Posted by: Aaron Pressman on April 10, 2007
Shares of innovative wireless carrier MetroPCS are expected to be priced one day next week. That’s as specific as lead underwriters Bear Stearns will go. The expected price range is still $19 to $21 a share, as I mentioned the other day. The stock will trade on the New York Stock Exchange under the symbol PCS. It’s very difficult for individual investors to buy shares of hot IPOs at the offering price. Best bet is to have an account with one of the brokerage firms in the underwriting syndicate. Bear Stearns, Banc of America, Merrill Lynch, Morgan Stanley, UBS, Thomas Weisel, Wachovia Securities and Raymond James are listed on the prospectus.
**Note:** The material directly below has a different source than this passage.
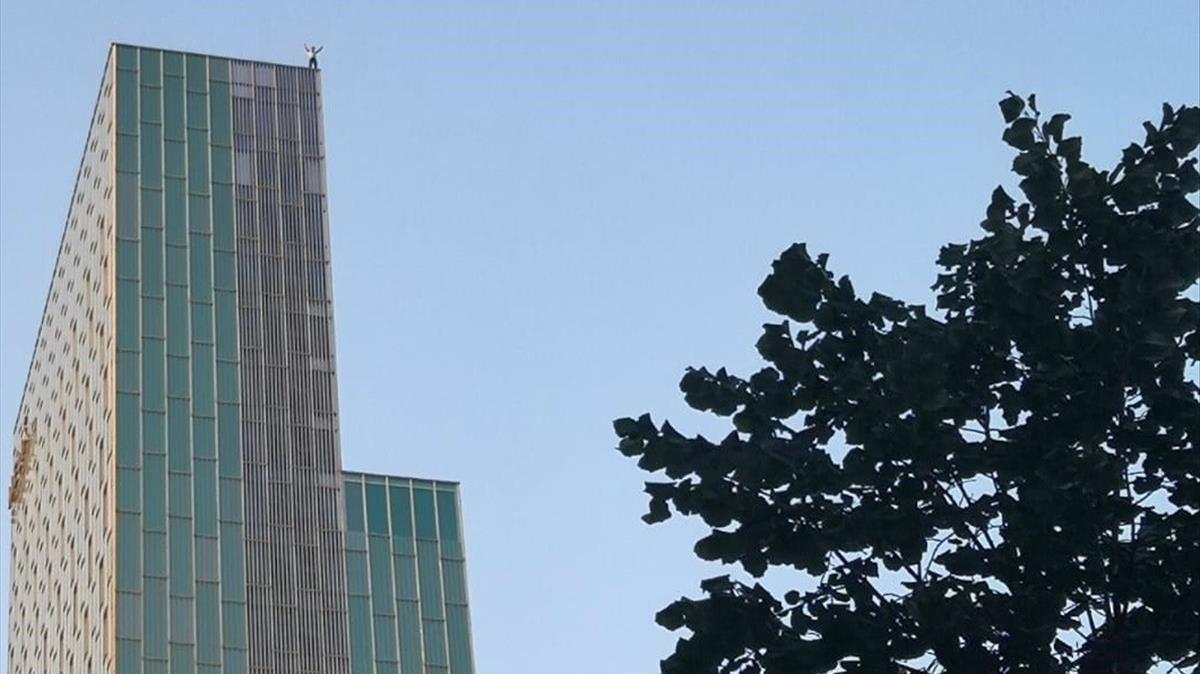 Un escalador en el tejado del Hotel Melia Barcelona Sky.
Buying hot IPOs in the aftermarket can be a recipe for trouble or a winning move, but it all depends on the valuation. You might be better off buying a comparable company trading at a cheaper valuation. In this case, keep an eye on Leap Wireless (Symbol: LEAP), the only real comparable wireless company that’s already publicly traded. Currently around $72 a share, Leap has a market cap of almost $5 billion and an enterprise value of just over $6 billion. So the market sees the company as worth a little more than 5 times its revenue or 22 times its earnings before interest, taxes, depreciation and amortization.